Instructions to follow:
Could you restate the ICSR Project Teams text from "The central theme" up to and including "using the data.", renaming "data hub" as "data portal"?

Selected extract:
__________________________________________________

ICSR Project Teams
Health is important, and improvements in health improve lives. However, we still don’t fundamentally understand what it means to be healthy, and the same patient may receive different treatments across different hospitals or clinicians as new evidence is discovered, or individual illness is interpreted. Unlike many problems in machine learning – games like Go, self-driving cars, object recognition – disease management does not have well-defined rewards that can be used to learn rules. Models must also work to not learn biased rules or recommendations that harm minorities or minoritized populations. These projects tackle the many novel technical opportunities for machine learning in health, and work to make important progress in health and health equity.
Housing policies enacted today are not applied in a vacuum. They are implemented in an environment that has evolved through a long, complex history which includes discriminatory policies and practices put into effect by various actors, ranging from the government to banks to private citizens. These racially inequitable policies include racial covenants, redlining, predatory lending and more. Emerging research shows that AI and algorithmic systems are exacerbating rather than ameliorating these existing inequities. In our work, we take a data-driven approach to think beyond algorithmic fairness and account for historical aspects in evaluating housing equity. Our primary objective in the housing vertical is to reveal mechanisms that lead to racially disparate outcomes in housing and to identify the most impactful intervention points to disrupt these mechanisms. In particular, we are focused on three topics: evictions and housing security; home ownership and lending; and health disparities that result from residential segregation.
Racism, and related forms of discrimination, manifests in a variety of contexts–video games and immersive environments are no exception. In the MIT Virtuality/IDSS Antiracism, Games, and Immersive Media vertical, we harness the power of games and immersive environments to study and combat racist behaviors, phenomena, and systems in video games and immersive experiences. We address racial bias and discrimination in and through virtual worlds and the virtual identities that inhabit them. We design and develop interactive experiences to support reflection, understanding, and changing of social ills such as racial bias to help individuals and institutions better recognize and positively intervene in the face of racism–not just in virtual worlds but in the physical world as well.
The central theme of the project is to understand the role of data in the design of racially (and otherwise) unbiased policies for emergency and police priority dispatch system, policing, justice system, correction facilities and beyond. Towards that, the project aims to develop publicly available comprehensive “data hub” to foster the role of data in policy design as well as develop analytic methods to evaluate biases (racial and otherwise) using the data.

__________________________________________________

Recorded data:
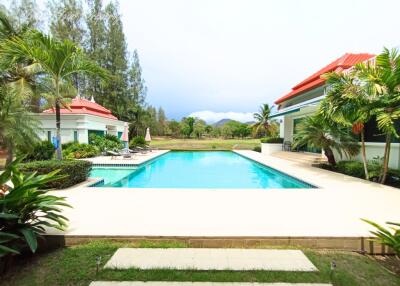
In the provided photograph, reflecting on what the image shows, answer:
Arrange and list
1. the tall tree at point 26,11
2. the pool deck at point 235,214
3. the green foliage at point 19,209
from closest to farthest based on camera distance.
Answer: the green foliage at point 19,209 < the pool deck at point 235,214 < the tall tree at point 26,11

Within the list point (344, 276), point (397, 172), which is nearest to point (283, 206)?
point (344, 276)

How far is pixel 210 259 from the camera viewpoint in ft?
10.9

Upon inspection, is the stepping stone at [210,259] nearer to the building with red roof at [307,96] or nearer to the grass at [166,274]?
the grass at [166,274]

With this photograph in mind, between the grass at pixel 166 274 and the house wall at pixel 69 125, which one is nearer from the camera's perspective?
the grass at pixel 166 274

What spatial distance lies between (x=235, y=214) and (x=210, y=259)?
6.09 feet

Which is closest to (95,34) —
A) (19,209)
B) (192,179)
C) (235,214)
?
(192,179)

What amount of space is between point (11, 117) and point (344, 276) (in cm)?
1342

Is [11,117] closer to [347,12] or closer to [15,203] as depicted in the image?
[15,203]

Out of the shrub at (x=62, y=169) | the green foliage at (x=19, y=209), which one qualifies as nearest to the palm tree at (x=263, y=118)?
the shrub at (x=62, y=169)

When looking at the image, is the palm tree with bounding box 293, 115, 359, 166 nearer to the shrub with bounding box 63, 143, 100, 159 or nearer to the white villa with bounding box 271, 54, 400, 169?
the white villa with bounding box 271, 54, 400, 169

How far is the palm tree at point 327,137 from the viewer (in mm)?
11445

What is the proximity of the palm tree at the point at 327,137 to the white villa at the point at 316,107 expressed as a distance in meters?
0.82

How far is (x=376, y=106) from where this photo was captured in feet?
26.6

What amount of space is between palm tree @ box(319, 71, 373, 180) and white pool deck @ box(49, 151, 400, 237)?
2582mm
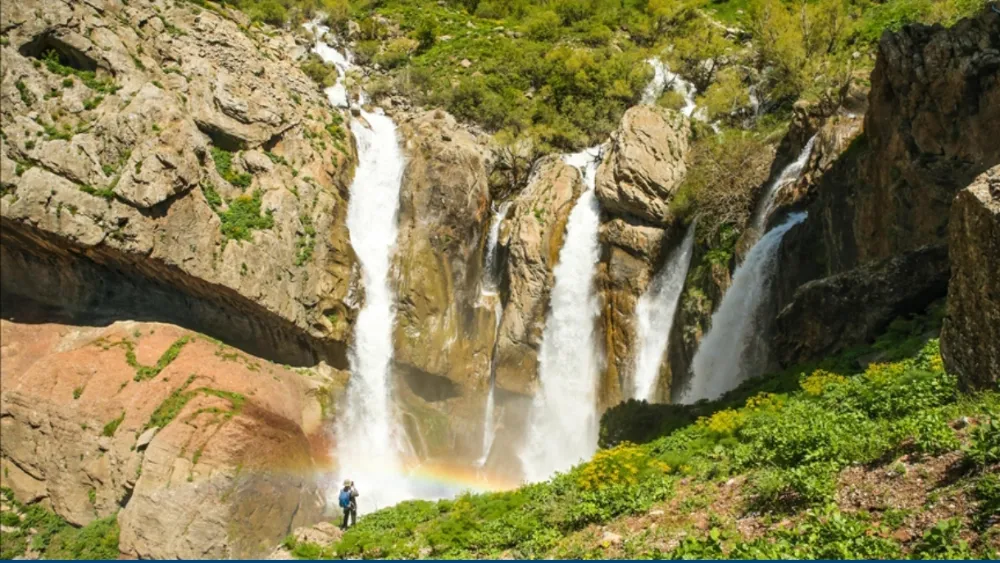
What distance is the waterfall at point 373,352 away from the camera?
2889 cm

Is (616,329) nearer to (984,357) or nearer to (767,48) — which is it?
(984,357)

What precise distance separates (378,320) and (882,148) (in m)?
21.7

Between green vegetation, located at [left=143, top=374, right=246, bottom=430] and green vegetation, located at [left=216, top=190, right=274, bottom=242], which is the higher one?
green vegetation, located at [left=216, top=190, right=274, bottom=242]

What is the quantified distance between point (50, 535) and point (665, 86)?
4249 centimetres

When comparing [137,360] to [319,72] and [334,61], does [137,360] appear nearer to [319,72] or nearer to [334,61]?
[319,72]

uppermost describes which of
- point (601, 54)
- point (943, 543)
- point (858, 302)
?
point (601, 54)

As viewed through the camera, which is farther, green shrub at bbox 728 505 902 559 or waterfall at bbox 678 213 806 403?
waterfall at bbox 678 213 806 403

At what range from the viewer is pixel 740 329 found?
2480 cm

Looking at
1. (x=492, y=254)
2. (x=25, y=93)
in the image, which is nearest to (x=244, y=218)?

__________________________________________________

Task output:
The central theme of the project is to understand the role of data in the design of racially (and otherwise) unbiased policies for emergency and police priority dispatch system, policing, justice system, correction facilities and beyond. Towards that, the project aims to develop publicly available comprehensive “data portal” to foster the role of data in policy design as well as develop analytic methods to evaluate biases (racial and otherwise) using the data.